Stored data entries
========================================================================

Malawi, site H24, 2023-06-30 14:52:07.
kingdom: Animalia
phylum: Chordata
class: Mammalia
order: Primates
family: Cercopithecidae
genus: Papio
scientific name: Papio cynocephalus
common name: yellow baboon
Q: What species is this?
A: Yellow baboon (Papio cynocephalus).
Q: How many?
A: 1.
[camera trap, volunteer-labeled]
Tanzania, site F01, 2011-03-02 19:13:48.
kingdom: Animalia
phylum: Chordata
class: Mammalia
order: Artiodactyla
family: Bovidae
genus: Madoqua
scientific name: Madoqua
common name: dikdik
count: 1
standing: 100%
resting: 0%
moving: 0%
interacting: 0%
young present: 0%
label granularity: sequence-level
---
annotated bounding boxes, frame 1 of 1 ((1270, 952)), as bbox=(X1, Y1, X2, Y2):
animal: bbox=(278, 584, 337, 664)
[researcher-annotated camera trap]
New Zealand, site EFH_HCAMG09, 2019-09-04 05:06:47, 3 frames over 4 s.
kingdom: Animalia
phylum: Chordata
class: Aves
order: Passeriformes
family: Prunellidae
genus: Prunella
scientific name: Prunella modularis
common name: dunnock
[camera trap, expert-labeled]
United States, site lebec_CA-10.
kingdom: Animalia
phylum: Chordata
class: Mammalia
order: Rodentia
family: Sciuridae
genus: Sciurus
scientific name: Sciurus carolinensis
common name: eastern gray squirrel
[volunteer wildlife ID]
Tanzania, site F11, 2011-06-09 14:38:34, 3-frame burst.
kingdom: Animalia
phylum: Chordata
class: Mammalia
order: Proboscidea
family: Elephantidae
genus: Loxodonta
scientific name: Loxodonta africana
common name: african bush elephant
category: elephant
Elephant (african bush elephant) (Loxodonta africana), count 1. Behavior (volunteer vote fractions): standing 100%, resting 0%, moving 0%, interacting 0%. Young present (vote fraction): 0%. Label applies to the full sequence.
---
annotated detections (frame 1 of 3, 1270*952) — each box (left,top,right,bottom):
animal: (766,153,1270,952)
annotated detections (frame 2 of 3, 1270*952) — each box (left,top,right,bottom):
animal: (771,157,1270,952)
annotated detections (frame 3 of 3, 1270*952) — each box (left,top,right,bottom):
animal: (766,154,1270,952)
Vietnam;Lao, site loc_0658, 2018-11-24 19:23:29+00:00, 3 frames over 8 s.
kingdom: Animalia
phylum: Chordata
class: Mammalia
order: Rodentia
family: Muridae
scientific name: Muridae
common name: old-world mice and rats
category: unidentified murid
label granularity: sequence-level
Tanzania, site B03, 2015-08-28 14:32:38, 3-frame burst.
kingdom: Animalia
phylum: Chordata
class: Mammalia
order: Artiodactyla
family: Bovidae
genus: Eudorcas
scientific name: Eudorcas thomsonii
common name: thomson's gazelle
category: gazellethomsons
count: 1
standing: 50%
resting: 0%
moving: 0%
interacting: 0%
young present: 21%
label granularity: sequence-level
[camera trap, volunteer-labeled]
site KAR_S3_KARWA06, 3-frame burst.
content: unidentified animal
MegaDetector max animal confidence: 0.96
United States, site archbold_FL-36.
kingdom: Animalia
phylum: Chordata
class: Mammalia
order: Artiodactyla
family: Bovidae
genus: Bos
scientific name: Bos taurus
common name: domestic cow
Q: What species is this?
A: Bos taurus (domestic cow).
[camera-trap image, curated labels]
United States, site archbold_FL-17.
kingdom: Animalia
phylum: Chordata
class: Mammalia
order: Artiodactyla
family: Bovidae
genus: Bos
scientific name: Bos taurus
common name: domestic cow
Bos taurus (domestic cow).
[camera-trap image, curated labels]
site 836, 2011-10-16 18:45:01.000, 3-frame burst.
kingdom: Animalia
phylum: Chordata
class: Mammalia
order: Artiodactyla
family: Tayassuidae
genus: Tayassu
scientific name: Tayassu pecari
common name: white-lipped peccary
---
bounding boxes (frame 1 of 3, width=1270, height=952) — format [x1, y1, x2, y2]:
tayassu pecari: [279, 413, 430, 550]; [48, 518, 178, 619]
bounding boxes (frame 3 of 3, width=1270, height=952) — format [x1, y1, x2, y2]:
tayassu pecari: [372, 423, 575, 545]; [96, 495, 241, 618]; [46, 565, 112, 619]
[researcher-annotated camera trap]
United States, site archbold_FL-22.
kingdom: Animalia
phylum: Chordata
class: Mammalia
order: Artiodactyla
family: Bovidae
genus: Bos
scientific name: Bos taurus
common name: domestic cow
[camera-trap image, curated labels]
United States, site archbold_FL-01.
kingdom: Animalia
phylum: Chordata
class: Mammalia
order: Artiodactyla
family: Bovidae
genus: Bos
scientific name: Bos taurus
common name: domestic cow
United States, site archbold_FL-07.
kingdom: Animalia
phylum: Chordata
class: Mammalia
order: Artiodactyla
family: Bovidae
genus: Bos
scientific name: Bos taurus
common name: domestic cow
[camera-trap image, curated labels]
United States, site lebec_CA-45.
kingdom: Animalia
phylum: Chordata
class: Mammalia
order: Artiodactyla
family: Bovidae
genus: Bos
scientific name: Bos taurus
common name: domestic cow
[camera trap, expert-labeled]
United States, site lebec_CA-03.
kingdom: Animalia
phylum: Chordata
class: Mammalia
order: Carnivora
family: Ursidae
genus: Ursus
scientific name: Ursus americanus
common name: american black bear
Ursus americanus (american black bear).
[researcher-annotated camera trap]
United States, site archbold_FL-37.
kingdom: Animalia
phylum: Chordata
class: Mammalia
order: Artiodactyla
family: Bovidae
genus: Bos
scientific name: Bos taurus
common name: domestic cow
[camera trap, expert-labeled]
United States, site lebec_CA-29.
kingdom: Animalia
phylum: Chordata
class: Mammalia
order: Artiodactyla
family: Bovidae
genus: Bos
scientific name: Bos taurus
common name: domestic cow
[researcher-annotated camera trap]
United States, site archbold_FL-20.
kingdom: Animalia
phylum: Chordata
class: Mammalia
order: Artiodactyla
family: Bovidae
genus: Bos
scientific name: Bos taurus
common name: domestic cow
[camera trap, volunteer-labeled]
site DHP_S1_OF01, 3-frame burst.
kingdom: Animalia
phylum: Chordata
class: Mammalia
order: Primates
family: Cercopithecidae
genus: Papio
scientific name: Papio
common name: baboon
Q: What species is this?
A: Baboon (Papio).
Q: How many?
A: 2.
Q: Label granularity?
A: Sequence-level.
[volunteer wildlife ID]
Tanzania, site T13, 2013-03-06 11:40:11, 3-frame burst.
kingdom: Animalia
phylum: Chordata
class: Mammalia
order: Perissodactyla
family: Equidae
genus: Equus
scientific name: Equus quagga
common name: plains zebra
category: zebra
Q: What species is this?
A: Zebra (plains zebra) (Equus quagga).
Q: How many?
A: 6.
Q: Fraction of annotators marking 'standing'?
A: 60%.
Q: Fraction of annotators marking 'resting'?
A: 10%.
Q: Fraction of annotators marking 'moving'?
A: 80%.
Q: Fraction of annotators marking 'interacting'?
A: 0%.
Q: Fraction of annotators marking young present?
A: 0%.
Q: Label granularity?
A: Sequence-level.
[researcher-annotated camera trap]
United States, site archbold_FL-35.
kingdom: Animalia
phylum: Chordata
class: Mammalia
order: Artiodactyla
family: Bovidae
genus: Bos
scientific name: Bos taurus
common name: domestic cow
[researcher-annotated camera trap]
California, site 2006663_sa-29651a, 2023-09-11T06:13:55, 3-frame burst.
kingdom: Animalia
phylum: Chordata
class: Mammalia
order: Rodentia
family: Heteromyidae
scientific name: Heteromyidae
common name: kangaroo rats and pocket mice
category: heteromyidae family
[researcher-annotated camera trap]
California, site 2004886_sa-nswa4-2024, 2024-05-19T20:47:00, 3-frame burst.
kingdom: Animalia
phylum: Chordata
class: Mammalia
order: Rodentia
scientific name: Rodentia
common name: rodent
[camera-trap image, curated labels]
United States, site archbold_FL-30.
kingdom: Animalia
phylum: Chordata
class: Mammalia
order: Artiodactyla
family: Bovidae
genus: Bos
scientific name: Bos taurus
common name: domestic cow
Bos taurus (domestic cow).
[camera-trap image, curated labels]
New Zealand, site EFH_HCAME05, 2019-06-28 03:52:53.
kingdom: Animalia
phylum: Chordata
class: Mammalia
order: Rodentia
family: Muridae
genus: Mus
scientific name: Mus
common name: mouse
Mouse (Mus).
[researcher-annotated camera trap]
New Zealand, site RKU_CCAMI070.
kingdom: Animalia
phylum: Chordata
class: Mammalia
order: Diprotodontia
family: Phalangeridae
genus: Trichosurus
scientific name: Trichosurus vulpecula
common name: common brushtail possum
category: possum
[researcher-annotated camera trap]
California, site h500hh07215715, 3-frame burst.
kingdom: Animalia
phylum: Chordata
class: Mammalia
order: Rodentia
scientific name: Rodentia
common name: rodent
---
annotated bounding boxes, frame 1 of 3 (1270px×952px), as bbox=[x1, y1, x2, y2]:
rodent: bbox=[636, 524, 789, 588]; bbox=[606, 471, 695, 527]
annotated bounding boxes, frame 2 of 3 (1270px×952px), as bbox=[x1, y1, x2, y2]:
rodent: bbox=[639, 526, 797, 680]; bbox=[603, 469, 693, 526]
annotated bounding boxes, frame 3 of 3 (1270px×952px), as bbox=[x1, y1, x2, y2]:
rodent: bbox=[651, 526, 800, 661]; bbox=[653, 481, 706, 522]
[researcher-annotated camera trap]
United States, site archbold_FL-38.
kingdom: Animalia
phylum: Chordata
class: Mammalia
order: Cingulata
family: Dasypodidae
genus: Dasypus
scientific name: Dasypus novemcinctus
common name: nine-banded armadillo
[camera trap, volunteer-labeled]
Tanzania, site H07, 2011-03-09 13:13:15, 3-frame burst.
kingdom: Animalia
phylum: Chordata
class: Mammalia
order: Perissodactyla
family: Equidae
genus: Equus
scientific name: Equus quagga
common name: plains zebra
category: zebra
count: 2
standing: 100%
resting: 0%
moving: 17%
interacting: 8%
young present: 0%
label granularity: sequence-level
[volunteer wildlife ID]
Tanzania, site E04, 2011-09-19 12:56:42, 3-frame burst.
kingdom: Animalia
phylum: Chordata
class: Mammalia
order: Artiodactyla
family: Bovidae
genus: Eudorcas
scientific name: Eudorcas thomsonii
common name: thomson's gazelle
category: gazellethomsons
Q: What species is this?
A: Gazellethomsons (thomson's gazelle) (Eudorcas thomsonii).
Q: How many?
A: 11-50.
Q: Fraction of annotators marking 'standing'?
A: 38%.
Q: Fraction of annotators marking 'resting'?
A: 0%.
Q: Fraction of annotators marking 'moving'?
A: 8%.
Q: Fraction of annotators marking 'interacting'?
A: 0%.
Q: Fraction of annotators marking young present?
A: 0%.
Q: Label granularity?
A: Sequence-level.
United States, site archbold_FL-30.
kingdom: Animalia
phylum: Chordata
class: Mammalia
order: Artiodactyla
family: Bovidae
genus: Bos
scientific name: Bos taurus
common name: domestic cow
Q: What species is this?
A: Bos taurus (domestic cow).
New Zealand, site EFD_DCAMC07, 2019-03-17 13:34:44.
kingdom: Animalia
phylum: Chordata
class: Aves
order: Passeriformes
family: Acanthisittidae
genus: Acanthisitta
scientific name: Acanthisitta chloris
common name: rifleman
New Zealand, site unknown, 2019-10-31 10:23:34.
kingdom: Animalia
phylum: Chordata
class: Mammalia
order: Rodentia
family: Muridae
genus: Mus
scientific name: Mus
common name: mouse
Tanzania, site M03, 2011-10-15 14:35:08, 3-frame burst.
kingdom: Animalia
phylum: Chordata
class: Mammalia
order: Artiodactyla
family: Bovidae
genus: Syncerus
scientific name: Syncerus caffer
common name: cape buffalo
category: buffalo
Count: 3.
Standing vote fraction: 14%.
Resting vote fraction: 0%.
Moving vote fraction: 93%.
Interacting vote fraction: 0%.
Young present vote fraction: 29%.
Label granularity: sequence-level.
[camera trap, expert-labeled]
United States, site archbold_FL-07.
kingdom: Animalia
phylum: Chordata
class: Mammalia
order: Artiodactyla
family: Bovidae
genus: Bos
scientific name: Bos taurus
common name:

========================================================================

_WHAT TO PRODUCE:_ Repeat each line of the data above, exactly as it appears, from the first through the line that contains "A: Yellow baboon (Papio cynocephalus).".

_EXERCISE ANSWER:_
Malawi, site H24, 2023-06-30 14:52:07.
kingdom: Animalia
phylum: Chordata
class: Mammalia
order: Primates
family: Cercopithecidae
genus: Papio
scientific name: Papio cynocephalus
common name: yellow baboon
Q: What species is this?
A: Yellow baboon (Papio cynocephalus).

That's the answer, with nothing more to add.